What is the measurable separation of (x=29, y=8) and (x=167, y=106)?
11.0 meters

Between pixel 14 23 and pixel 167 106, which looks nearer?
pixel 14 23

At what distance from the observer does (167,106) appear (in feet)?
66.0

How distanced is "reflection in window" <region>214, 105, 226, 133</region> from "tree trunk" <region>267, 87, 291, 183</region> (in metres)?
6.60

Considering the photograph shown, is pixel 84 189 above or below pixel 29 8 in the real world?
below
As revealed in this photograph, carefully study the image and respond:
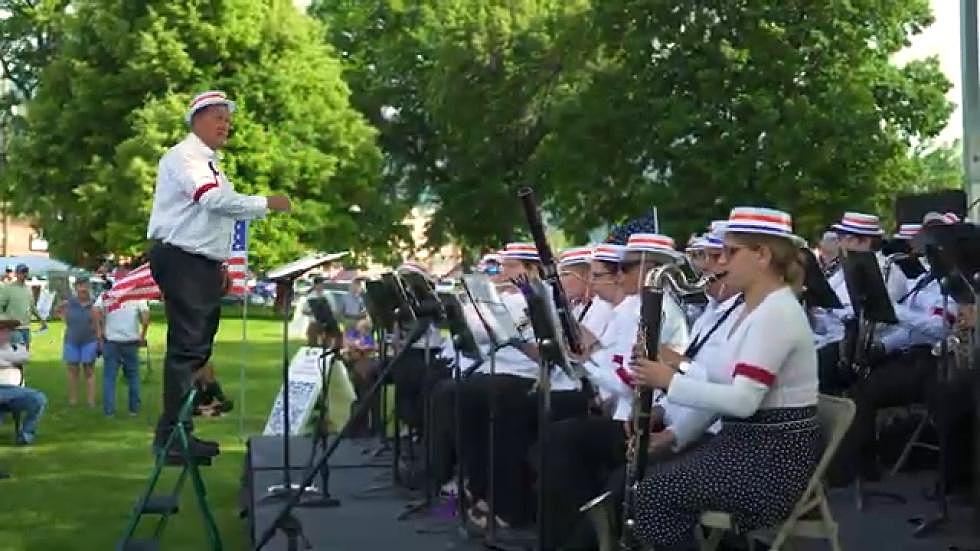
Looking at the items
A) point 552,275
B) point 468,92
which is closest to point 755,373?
point 552,275

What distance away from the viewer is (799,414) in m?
4.71

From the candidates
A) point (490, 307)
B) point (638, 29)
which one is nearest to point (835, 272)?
point (490, 307)

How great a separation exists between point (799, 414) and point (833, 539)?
1.47 feet

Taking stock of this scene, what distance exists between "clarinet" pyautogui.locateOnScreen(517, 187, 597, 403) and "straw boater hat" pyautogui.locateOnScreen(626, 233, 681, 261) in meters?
0.74

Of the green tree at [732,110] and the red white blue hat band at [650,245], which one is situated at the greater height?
the green tree at [732,110]

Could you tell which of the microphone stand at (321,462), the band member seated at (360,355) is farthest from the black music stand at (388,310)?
the band member seated at (360,355)

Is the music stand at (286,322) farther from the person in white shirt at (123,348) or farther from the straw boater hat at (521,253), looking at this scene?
the person in white shirt at (123,348)

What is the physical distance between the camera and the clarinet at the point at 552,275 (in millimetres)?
5562

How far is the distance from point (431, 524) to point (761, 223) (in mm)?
3537

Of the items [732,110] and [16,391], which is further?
[732,110]

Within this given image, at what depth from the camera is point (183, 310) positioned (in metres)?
6.45

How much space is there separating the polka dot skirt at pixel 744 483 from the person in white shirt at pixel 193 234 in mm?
2562

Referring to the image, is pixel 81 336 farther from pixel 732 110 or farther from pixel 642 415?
pixel 732 110

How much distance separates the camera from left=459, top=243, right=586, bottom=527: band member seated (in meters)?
7.12
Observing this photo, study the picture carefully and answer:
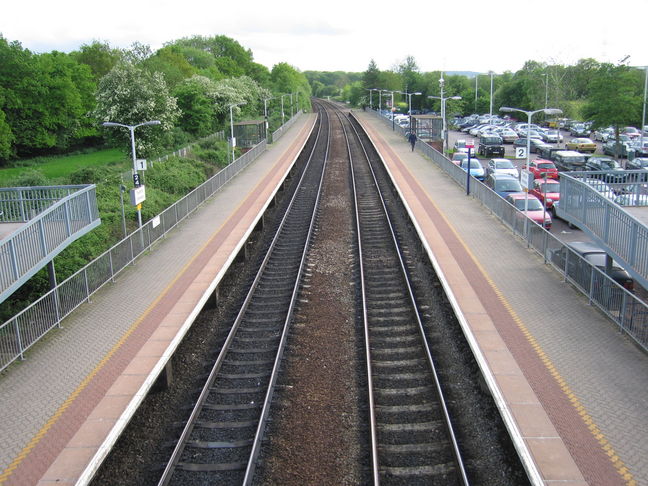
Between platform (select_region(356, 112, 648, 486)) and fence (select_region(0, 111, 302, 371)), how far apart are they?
30.1 ft

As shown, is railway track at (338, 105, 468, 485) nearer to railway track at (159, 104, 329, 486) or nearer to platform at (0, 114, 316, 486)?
railway track at (159, 104, 329, 486)

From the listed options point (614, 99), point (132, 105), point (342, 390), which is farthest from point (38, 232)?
point (614, 99)

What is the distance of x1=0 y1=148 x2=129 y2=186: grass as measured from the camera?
43438 mm

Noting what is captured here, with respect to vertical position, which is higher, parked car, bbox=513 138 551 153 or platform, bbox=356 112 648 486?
parked car, bbox=513 138 551 153

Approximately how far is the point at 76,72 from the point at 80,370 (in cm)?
5165

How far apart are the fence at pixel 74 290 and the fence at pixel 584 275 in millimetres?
12293

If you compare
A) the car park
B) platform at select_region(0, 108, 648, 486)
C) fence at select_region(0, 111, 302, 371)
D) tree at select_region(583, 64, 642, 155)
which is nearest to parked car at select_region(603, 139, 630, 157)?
the car park

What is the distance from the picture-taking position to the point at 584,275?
15.1 m

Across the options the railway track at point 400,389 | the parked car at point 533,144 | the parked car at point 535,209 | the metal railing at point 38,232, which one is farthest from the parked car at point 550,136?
the metal railing at point 38,232

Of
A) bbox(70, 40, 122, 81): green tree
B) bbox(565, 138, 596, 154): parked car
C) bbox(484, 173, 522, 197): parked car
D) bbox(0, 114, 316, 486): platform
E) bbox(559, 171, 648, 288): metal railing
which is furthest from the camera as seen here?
bbox(70, 40, 122, 81): green tree

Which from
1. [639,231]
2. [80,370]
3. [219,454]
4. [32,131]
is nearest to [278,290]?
[80,370]

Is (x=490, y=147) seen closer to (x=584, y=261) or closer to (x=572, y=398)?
(x=584, y=261)

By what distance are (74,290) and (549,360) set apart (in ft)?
36.0

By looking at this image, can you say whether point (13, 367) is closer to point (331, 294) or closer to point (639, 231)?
point (331, 294)
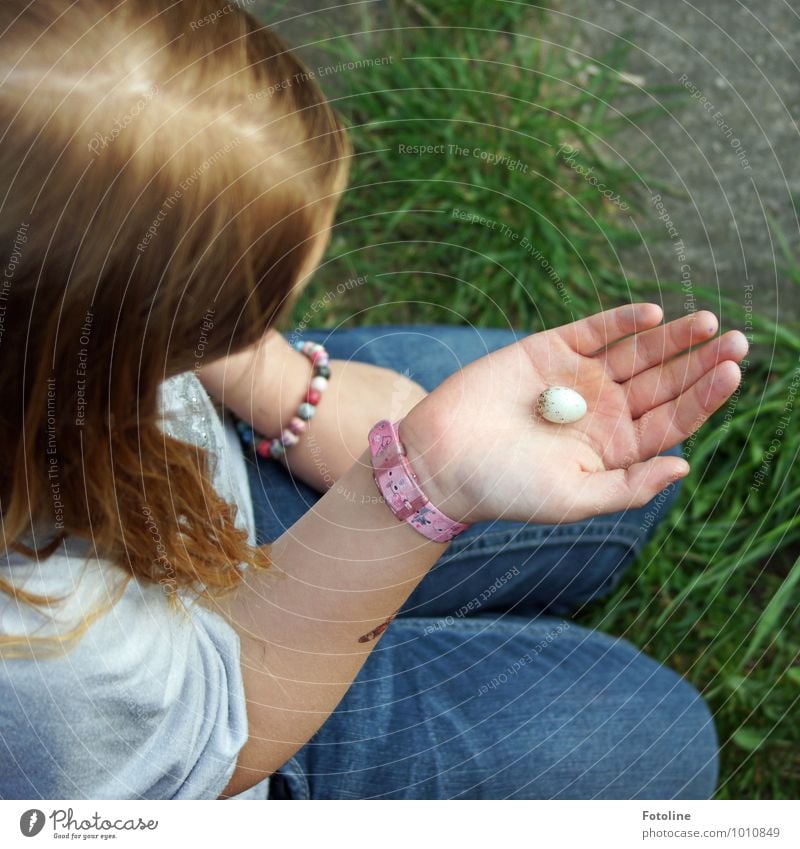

#####

■ PROBLEM TO WORK ON: Arrange the records as a numbered list, from the line holding "If you compare" through the end of the records, inclusive. Omit blank lines and the pictures.

■ RESPONSE:
1. If you compare
2. A) the car park
3. B) platform at select_region(0, 108, 648, 486)
4. C) fence at select_region(0, 111, 302, 371)
5. D) tree at select_region(583, 64, 642, 155)
6. which is nearest to parked car at select_region(603, 139, 630, 157)?
7. the car park
8. What is the distance from the picture-taking position to the point at 584,275?
9. 15.1 m
10. Across the options the railway track at point 400,389 | the parked car at point 533,144 | the parked car at point 535,209 | the metal railing at point 38,232, which one is farthest from the parked car at point 550,136?
11. the metal railing at point 38,232
12. Of
13. A) bbox(70, 40, 122, 81): green tree
14. B) bbox(565, 138, 596, 154): parked car
15. C) bbox(484, 173, 522, 197): parked car
16. D) bbox(0, 114, 316, 486): platform
17. E) bbox(559, 171, 648, 288): metal railing
18. which is furthest from the camera as seen here?
19. bbox(70, 40, 122, 81): green tree
20. Which from
21. 1. [639,231]
22. 2. [80,370]
23. 3. [219,454]
24. 4. [32,131]
25. is nearest to [278,290]?
26. [80,370]
27. Is (x=490, y=147) seen closer to (x=584, y=261) or closer to (x=572, y=398)?
28. (x=584, y=261)
29. By what distance are (74,290) and (549,360) set apart (in ft)?
30. 36.0
31. By looking at this image, can you say whether point (13, 367) is closer to point (331, 294) or closer to point (639, 231)?
32. point (331, 294)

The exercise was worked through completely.